Image 2. This Media Description Project slide sets out four images linked to text-based descriptions of the four-part process that transforms a collection of off-the-shelf tools into image descriptions can add be used to enhance the learning experience of blind and visually impaired students.
Part 1 of this process is conveyed via the image of an iPad as a backdrop for this description: An in-class Access Assistant uses an iPad with external keyboard to ender description of visual course content.
Part 2 is illustrated by a cloud image with the text referencing the “Two-way real-time communication process [that is made possible] via the Simple Note cloud application.
Part 3 references the conversion of typed textual descriptions to audio via the Voice Over application, which the student is able to hear in very nearly real-time via the earbuds of an iPad or iPod. Below the iPod image, the next notes that “The student can send notes back to the Access Assistant using the touch-screen keyboard on the iPad.”
Part 4 provides reference to a second way in which the student can receive descriptive information: a palm-sized Braille display and keyboard, which is picture in this quadrant of the slide. The text notes that they Braille keyboard connects to the iPad or iPod via Bluetooth technology, ad that the student “can use the Braille keyboard to transmit text back to the Access Assistant.”

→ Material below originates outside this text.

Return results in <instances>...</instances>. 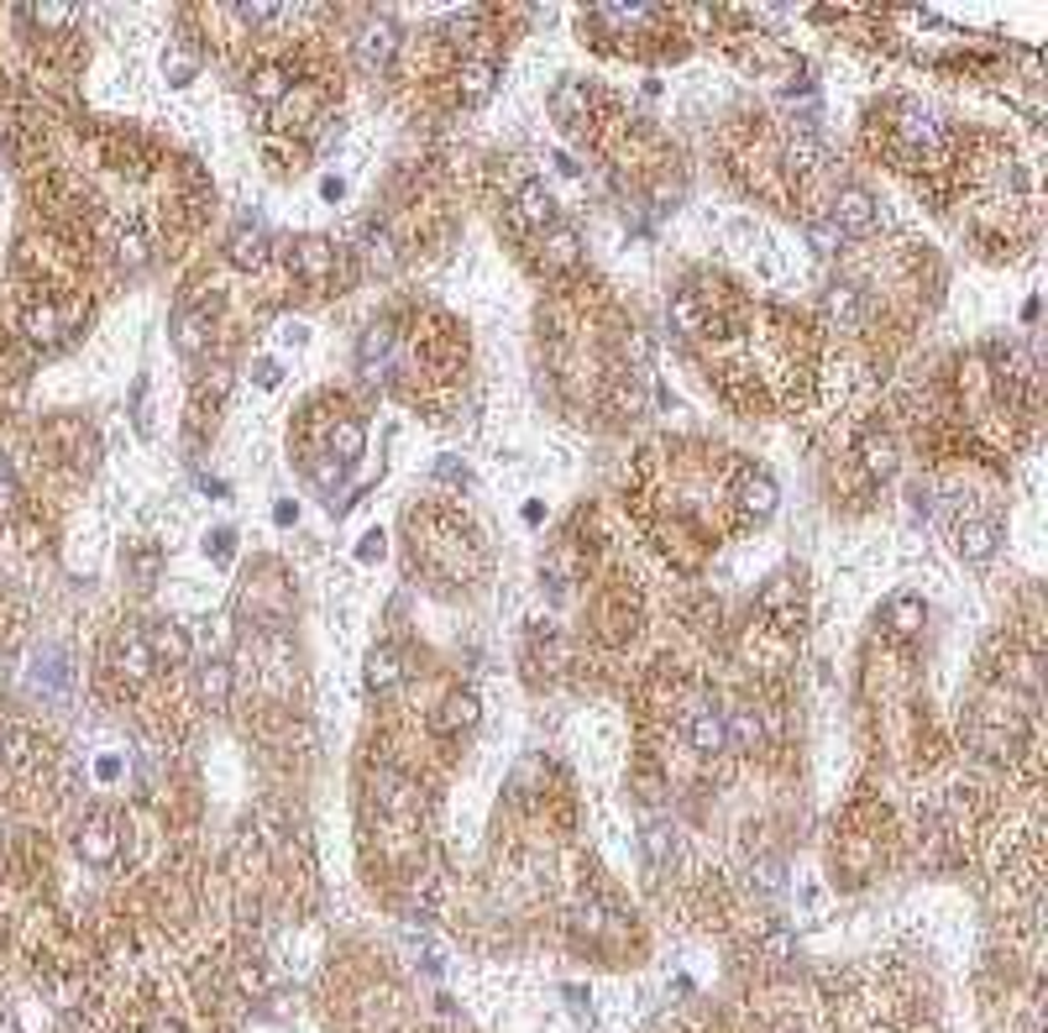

Image 3. This graphic, from the handout accompanying “Podcasting: Learning on the Go” depicts a circle divided into four quadrants with a circle of arrows at the center to indicate the interactive nature of the four parts, which bear these labels: iPad, Podcasting, Twitter and Online News Services, and Animoto and Xtranormal. Descriptions to suggest teaching and learning applications are attached to each quadrant, and noted below
iPad: Create media projects read assigned ePubs, create final ePub project.
Podcasting: Listening to course media assignments and exam reviews.
Twitter and Online News Services: Breaking world news thru web links to articles and international TV news on the iPad.
Animoto and Xtranormal: Make history music videos and dialogues among historical characters.